[START]

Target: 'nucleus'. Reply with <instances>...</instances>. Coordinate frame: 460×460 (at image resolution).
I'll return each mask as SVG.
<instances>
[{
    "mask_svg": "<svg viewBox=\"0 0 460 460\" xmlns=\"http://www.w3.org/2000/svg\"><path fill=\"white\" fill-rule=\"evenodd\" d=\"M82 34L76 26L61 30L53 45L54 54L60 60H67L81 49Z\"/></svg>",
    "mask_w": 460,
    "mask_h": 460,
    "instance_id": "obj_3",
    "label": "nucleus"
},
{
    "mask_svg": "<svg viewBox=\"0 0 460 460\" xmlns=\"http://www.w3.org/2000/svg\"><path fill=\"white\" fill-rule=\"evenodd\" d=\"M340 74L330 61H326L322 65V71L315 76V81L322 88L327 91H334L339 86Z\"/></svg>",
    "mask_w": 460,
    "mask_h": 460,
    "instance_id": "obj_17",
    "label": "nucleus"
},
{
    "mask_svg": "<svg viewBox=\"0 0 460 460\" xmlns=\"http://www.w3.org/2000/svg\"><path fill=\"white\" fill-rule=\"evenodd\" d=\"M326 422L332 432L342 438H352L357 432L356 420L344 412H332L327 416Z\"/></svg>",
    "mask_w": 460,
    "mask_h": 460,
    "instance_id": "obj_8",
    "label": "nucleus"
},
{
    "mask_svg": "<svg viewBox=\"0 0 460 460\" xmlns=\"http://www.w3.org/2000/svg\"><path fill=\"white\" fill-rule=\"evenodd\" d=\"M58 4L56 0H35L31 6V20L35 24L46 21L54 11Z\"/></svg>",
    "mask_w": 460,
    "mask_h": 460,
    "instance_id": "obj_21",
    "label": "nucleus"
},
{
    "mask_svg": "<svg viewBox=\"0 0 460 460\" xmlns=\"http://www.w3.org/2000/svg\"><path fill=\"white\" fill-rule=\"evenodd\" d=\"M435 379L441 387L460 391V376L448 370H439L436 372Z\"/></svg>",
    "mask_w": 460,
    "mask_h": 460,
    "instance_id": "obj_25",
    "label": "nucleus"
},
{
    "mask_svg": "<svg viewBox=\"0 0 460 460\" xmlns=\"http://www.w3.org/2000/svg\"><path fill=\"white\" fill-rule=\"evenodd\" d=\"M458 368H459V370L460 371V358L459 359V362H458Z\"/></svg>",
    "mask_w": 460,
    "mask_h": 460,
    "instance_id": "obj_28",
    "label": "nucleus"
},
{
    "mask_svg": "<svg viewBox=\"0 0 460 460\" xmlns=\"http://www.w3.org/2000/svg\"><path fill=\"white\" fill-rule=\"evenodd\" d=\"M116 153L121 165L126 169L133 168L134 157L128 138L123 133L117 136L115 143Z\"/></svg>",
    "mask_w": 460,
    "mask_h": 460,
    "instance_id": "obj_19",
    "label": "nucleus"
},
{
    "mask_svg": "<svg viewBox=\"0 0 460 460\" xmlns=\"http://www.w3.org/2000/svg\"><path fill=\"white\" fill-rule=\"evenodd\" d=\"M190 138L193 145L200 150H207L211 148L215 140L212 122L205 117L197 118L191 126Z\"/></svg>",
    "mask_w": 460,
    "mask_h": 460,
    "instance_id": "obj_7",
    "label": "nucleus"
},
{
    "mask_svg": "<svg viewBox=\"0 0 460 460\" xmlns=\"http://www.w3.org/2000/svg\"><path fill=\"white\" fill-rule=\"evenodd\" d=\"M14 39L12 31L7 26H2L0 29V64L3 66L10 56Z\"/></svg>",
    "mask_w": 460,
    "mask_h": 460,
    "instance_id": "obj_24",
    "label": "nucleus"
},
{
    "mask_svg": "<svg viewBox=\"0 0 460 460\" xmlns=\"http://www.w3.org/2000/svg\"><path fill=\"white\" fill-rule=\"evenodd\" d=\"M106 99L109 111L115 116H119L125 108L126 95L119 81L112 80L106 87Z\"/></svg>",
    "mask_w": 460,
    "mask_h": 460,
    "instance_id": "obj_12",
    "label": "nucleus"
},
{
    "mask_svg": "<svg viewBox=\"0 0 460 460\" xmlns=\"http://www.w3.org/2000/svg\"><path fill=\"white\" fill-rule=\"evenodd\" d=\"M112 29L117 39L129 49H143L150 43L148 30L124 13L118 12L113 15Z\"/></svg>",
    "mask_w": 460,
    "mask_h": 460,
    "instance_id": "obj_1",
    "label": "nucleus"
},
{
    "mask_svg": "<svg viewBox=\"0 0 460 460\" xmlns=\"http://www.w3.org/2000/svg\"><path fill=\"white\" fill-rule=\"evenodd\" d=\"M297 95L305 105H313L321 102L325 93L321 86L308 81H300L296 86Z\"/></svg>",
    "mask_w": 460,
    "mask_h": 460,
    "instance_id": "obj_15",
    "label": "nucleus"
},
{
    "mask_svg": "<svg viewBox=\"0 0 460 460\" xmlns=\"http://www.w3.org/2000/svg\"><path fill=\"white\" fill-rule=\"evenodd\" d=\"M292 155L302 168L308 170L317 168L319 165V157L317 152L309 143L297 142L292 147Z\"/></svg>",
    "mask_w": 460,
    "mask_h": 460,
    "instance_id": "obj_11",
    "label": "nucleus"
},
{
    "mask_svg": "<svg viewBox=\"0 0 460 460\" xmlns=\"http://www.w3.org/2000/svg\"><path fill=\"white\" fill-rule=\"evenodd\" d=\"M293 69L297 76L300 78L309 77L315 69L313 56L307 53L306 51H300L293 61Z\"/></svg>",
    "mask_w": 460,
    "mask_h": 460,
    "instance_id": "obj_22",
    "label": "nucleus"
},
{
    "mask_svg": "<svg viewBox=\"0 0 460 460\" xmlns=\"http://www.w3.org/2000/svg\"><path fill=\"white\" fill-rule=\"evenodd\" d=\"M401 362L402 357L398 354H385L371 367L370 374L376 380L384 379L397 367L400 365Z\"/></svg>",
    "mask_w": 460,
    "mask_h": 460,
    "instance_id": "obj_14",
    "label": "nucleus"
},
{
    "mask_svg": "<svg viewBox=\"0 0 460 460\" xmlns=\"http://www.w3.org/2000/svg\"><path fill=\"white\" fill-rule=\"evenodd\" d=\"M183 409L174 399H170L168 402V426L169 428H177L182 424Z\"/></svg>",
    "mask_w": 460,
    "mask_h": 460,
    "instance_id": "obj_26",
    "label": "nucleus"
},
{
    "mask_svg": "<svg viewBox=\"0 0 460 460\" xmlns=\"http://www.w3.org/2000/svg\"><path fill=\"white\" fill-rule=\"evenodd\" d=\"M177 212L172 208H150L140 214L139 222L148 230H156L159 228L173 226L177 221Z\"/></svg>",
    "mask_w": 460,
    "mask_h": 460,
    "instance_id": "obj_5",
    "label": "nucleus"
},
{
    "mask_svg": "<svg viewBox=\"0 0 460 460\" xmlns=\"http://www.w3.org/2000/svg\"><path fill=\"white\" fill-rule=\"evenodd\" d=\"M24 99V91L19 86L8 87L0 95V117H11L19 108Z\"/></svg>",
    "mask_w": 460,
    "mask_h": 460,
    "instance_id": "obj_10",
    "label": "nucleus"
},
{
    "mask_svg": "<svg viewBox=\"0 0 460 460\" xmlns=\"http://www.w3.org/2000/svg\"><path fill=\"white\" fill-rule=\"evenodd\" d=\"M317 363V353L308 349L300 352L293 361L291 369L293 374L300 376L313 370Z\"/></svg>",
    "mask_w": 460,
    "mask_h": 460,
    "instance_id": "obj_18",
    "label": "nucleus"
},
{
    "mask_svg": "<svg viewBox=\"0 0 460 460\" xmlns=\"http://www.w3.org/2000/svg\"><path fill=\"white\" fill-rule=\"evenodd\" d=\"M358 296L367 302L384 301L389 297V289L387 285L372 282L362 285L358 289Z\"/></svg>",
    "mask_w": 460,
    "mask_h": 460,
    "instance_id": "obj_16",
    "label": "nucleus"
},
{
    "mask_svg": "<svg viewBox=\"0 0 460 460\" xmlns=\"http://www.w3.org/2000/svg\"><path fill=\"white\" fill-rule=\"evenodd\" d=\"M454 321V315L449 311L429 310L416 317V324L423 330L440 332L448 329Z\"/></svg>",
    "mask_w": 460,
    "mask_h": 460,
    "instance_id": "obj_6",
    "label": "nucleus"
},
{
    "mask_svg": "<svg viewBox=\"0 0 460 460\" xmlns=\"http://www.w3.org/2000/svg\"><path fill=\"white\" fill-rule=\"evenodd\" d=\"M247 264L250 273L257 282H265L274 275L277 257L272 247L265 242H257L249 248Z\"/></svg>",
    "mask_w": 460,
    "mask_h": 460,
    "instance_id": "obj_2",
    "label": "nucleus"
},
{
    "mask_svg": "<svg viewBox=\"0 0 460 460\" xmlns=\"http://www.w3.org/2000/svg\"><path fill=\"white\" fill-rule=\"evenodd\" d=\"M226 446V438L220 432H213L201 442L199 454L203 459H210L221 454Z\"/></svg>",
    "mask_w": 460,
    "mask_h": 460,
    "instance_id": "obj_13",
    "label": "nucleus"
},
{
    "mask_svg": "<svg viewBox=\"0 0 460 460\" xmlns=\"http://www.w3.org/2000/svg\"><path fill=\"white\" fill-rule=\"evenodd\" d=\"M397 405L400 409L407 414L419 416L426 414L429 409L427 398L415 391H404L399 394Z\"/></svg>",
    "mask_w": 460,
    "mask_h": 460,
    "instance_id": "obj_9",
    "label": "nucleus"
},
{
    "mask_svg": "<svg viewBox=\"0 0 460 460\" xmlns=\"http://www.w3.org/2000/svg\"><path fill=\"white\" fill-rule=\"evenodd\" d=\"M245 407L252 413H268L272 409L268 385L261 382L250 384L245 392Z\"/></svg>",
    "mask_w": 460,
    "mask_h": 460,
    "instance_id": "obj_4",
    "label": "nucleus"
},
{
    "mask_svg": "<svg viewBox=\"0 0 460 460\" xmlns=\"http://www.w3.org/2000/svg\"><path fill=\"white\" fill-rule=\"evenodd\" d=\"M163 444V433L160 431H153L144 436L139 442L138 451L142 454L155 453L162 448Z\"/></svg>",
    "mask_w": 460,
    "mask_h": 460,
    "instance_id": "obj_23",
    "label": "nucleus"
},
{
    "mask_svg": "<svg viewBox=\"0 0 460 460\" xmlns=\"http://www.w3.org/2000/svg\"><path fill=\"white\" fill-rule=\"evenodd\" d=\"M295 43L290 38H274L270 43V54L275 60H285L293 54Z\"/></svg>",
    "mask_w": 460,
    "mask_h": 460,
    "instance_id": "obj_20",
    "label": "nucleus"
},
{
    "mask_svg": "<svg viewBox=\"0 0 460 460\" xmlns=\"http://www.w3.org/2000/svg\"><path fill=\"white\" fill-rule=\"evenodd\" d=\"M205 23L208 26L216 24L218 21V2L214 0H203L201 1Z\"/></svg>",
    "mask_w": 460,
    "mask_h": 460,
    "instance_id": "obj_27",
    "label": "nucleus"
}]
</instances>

[END]

→ **GIVEN INSTRUCTION**
Count the lines in the records above that contain the string "instances". Reply with the number alone.

→ **OUTPUT FOR THIS TASK**
3